Scientists create a “visual perception” of Insects’ vision capacity.



Scientists have proven now that insects have “3D vision”. In an attempt to confirm the same a team of scientists from “Newcastle University” fitted “tiny 3D glasses” of “old school” on praying mantises. Following the said process, they made use of “a specially-designed insect cinema” and the 3D glasses had either blue or red lenses.
 
The experiments’ period lasted for two long years, while the glasses on the praying mantises were attached with “beeswax” whereby helping the scientists to have a better understanding of insects’ sight.
 
Eventually, the scientists arrived at the conclusion that the mantis use “3D vision” for hunting, while their findings also gave a “visual perception in robots”. Interestingly, in majority of the cases, 3D vision experiments are conducted on the vertebrates.
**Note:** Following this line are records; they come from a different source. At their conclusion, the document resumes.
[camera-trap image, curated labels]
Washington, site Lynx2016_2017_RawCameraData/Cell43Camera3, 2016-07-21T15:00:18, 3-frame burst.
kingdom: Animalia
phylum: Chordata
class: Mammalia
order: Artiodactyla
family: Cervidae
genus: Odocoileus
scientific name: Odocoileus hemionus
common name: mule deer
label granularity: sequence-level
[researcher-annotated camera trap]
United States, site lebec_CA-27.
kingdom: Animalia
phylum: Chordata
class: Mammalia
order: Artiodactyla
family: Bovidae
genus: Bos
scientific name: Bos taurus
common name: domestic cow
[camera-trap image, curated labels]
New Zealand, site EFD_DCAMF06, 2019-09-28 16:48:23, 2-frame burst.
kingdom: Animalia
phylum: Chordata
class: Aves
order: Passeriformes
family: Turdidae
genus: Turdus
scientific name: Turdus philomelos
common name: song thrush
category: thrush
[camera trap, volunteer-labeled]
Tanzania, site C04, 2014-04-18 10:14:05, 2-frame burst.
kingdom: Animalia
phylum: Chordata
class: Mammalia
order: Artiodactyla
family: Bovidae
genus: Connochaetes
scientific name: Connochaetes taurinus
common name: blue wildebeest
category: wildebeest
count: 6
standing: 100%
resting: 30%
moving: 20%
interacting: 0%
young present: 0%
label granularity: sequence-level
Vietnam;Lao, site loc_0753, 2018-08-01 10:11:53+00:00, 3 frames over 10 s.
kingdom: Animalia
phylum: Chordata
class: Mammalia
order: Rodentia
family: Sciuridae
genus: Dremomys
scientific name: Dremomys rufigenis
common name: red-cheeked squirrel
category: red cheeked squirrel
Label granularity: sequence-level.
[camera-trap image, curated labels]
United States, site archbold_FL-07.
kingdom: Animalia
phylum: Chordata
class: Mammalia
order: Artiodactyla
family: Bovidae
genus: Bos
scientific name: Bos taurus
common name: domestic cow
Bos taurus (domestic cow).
However, this particular research on the mantises includes the invertebrates.
 
Interestingly, the research established the fact that it was possible to trick the mantises into believing an “image of a bug was real”. Likewise, the subject mantis would pounce on the image of the bug.
 
However, if the same image was shown through 2D vision, the mantis simply ignored it, whereby the research head Jenny Read who is a “professor of vision science”, commented:
"Despite their minute brains, mantises are sophisticated visual hunters which can capture prey with terrifying efficiency.
"We can learn a lot by studying how they perceive the world.
"Better understanding of their simpler processing systems helps us understand how 3D vision evolved, and could lead to possible new algorithms for 3D depth perception in computers."
 
In the initial stages of this research, the mantises were tested with the “widely-used contemporary 3D technology” that humans use for viewing 3D contents. The said technology uses a “circular polarisation” for separating the “two eyes’ images”. However, the contemporary technology failed with the insects as the proximity to the screen rendered the glasses incapable of correctly “separate the two eyes’ images”.
 
While, the Newcastle University’s sensory biologist, Dr Vivek Nityananda says:
"When this system failed we looked at the old-style 3D glasses with red and blue lenses. Since red light is poorly visible to mantises, we used green and blue glasses and an LED monitor with unusually narrow output in the green and blue wavelength.
“We definitively demonstrated 3D vision or stereopsis in mantises and also showed that this technique can be effectively used to deliver virtual 3D stimuli to insects."
 
The next stage of the research will be carried on by the scientists in an attempt to discover the process whereby “human vision evolved” whereby developing “new ways of adding 3D technology to computers and robots”.